Even more rare is that the teens in Ma’s crosshairs are actually pretty damn tolerable, likable, and feel very realistic. We are also treated to the lead teen Maggie’s mother Erica getting a lot more to do than being the basic mother character, other than one questionable moment, we also have a great and realistic mother/daughter relationship between them that isn’t just a dramatic screaming match between them. It’s really the other adult characters that aren’t given that much to do, especially Luke Evans’ character who actually has a pretty integral part to the story and is Andy’s father (we don’t even see the father and son together in any scenes).
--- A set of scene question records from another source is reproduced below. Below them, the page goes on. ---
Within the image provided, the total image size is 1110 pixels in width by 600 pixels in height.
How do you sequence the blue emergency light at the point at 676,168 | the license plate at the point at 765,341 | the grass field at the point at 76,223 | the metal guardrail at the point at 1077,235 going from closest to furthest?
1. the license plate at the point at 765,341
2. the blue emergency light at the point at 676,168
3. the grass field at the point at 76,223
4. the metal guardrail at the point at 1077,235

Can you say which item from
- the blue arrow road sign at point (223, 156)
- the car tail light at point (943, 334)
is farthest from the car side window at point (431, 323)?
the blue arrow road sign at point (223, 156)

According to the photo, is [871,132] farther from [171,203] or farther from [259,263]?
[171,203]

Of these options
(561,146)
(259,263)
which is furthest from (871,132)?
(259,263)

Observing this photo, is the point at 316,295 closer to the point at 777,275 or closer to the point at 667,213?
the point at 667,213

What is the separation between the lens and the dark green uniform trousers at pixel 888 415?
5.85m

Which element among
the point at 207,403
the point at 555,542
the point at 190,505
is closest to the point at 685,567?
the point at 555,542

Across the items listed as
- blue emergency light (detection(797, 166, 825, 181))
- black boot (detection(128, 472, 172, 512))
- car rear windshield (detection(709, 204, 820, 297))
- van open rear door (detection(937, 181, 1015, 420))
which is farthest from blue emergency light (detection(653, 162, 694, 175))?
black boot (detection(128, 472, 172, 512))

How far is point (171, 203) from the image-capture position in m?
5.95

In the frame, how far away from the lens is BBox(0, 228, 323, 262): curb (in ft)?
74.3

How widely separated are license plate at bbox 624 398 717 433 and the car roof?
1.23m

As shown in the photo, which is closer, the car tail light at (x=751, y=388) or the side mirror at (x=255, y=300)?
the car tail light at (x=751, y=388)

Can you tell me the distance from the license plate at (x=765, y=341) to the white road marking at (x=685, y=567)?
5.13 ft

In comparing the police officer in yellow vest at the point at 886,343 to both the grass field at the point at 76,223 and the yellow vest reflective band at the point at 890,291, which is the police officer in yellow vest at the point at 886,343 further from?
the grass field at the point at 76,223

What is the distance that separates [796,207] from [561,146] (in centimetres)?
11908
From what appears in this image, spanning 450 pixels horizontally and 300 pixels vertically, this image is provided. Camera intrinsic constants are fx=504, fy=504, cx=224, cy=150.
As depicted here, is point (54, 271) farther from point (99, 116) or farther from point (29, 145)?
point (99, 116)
The biggest issues I have involve subplot involving what Ma is hiding upstairs that makes her forbid the kids from going up there. It’s not all out terrible or stupid, but it didn’t exactly feel necessary to the plot, and by removing it, we could have spent more time with the characters that weren’t fleshed out as much. The other issue is that it didn’t exactly utilize its R-rating apart from some nudity and language. Any violence we have could have easily been passed for a PG-13.

Those are really all the issues I had, but it didn’t make me enjoy the film any less, because the fact is, this is an extremely fun horror movie that has a great build-up, but also rides on the excellent performance by Octavia Spencer as Ma, who is not only having a blast with the part, but does such an amazing job showing the different layers and emotions to her character. The young cast in addition to Juliette Lewis as Erica also do a great job. For the stalker subgenre, this feels like a breath of fresh air. It’s not a full-on thriller on the levels of Fear or Fatal Attraction, not full-on campy like Obsessed or The Boy Next Door, it’s perfectly nested between the two and just a hell of a lot of fun.